Por Ignacio Cofone.
¡Habemus Presidenta! Anunciaron —con otros términos— las cándidas voces que mostraron su afecto por la reciente electa. Al que esto narra le enseñaron, hace no mucho tiempo, a no usar esa palabra, pero se atreve a utilizarla ahora, no porque RAE la acepte (cfr. http://www.rae.es), sino porque sería poco democrático de su parte renegar el término que abrumadoras mayorías han acuñado junto con frases como “el cambio continúa”.
¿Qué pasó? Sucede que, navegando dudosa desde 1994 entre presidencialismo y parlamentarismo, allá por el año 2007 la Argentina decidió agregar una institución que, pensó, la acercaba cada día más a países primer-mundistas: la figura de la Reina. Votó, entonces (salvo un “egoísta” distrito que, se dijo, votó como isla), por primera vez en su historia a una mujer. Se aseguró de que no fuese cualquiera, sino una que estaba tan segura de su corona que podía darse el lujo de no escuchar a opositores y que, por algún motivo, se refería permanentemente al Congreso como “Parlamento” (creyó que estaba en otro país, más al norte y al este, con common law y —más importante— sin Constitución). Maldecía, en sus fueros más íntimos, a la sucia Constitución de los “neoliberales conservadores” (sic) de los 90’, que crea un instituto distinto (el Congreso) y en la que en su redacción participó, según dice, como “media opositora”. Al margen, ruego explicación de cómo es esto posible (es decir, ser (neo)liberal y conservador a la vez), pues pensaba yo que era esto una contradicción, y temo ahora convertirme en esa cosa extraña que, según explica la Reina, parece ser un demonio.
¿Por qué Reina, además de Presidenta? Porque el cargo de presidente no es hereditario, y nuestra afamada Reina recibió el cetro directamente del Rey, sin pasar por engorrosas elecciones internas, aun estando lejos él de haber muerto (políticamente). Porque un Presidente es tal luego de ganar en los comicios, y nuestra Reina festejaba ya su victoria en la quinta presidencial de Olivos la noche anterior a las elecciones. Porque los presidentes no dictan leyes, como hacía vigoroso su marido el Rey que, preocupado por su pueblo, dictaba dos decretos de necesidad y urgencia semanales —que, por supuesto, eran todos ellos necesarios y urgentes— y no se dejaba detener por engorrosos procesos democráticos. Porque sólo un o una Rey o Reina (otro requisito democrático: usar inclusive language) no necesita escuchar a su oposición, y sólo un o una Rey o Reina domina, además del poder legislativo, al poder judicial, dispensando a los jueces que, insolentes, pretenden algunos de ellos —en lugar de ayudar al “cambio”— dar a cada uno lo suyo. Porque tantas cosas…

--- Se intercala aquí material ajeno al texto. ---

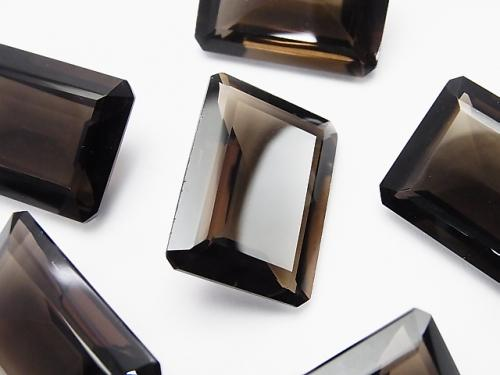High Quality Smoky Crystal Quartz AAA Undrilled Rectangle Faceted 25 x 18 mm 2 pcs $32.99!
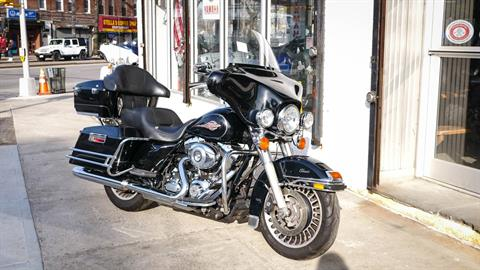 2012 Harley-Davidson Electra Glide® Classic in Oakdale, New York - Photo 16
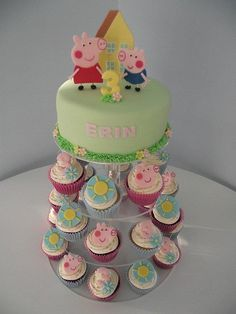 peppa by Cupcake Occasions uk, via Flickr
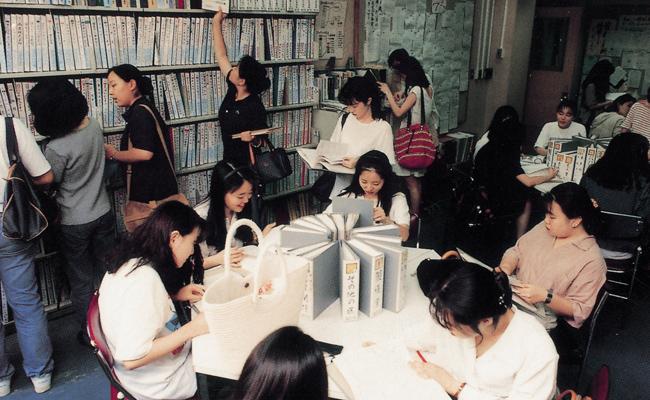 1994年 | あの日の思い出にタイムスリップ! | 愛知東邦大学 東邦学園 ...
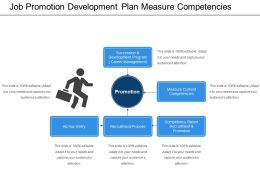 Job Promotion Development Plan Measure Competencies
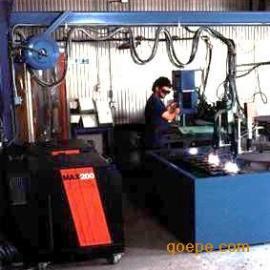 美国海宝割炬电缆维修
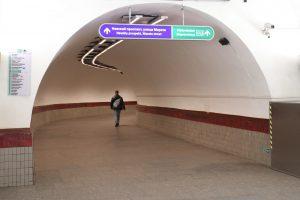 С 1 апреля метро в Петербурге будет работать только до 22:00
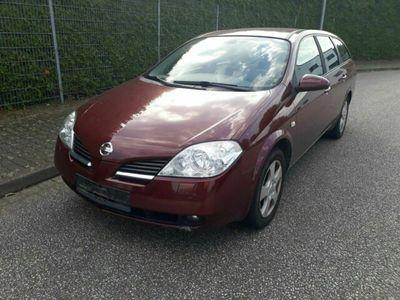 gebraucht Nissan Primera Kombi 1,8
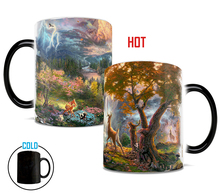 Bambi mugs heat reveal heat changing color mug coffee mug ceramic novelty porcelain beer tea cups home decal kitchen drinkware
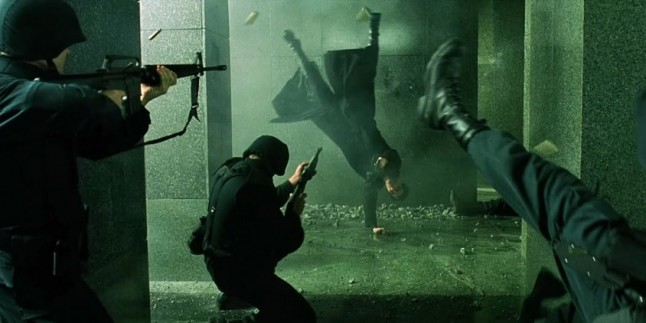 Photo of Matrix teknoloji sayesinde gerçek oluyor !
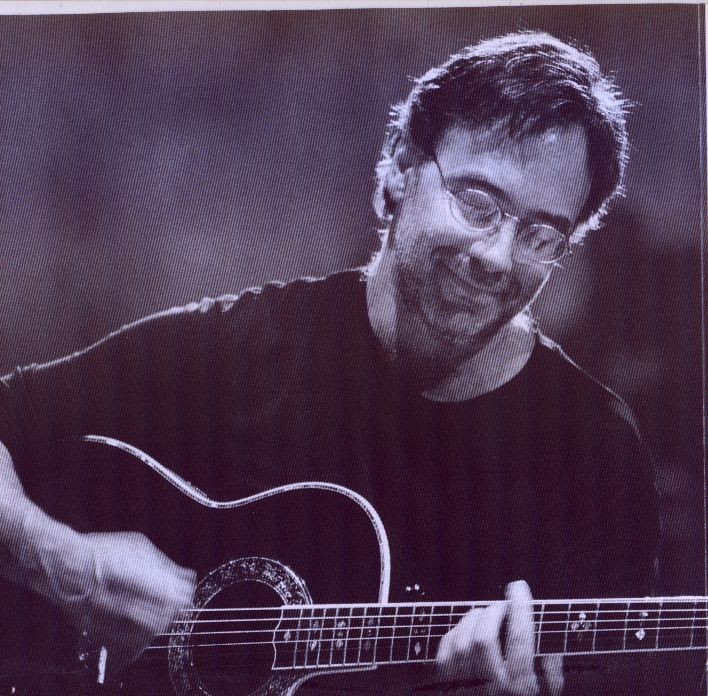 Di Meola plays Piazzolla (inner cover)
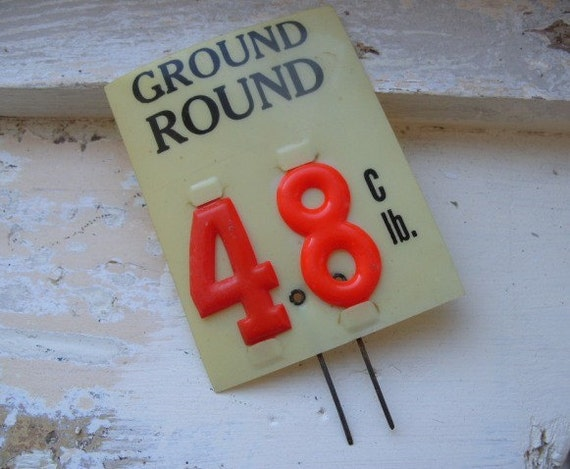Vintage Grocery Store Meat Market Price Tag Ground Round
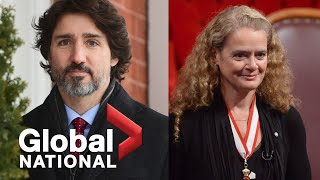Global National: Jan. 22, 2021 | Trudeau facing fallout over Governor General's resignation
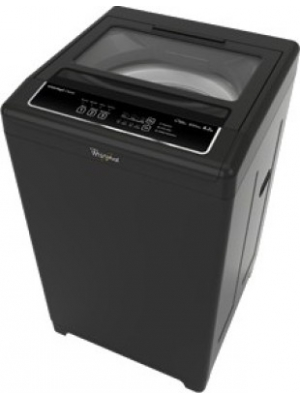 Whirlpool 6.2 kg Fully Automatic Top Load Washing Machine(CLASSIC 622 PD)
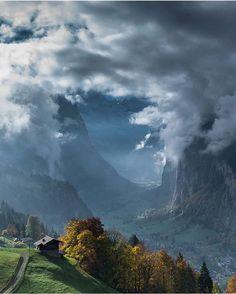"""Lauterbrunnen, Switzerland Photography by @scotts_shotz"""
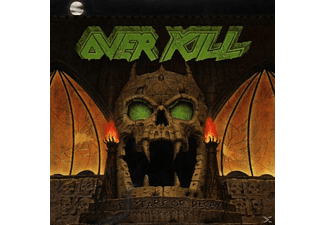 Overkill - The Years Of Decay (CD)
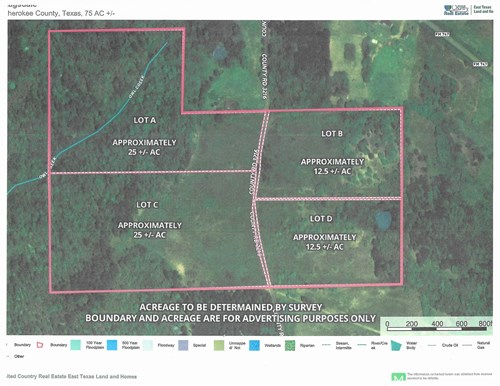 25 Ac East Texas Land for Sale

“El cambio continúa”… ¿Qué cambio? No lo sé. Hubo tantos… Algunos que comenzaron en 1930, otros en 1945, otros en 1983 y otros en 2001, por nombrar los más probables. Otros (tantos) en 2003, entre ellos una historia ya narrada que se llama “el unicato”. ¿Serán éstos, entonces? No lo sé, pero sea cual sea el cambio que continúa, roguemos que nos acerque a esos otros países (¡repúblicas!) que tienen —verdaderos— Rey y Reina, y no a los que tienen un Ducce, un Fuhrer, un Hermano Cubano o un Bolivariano Presidente.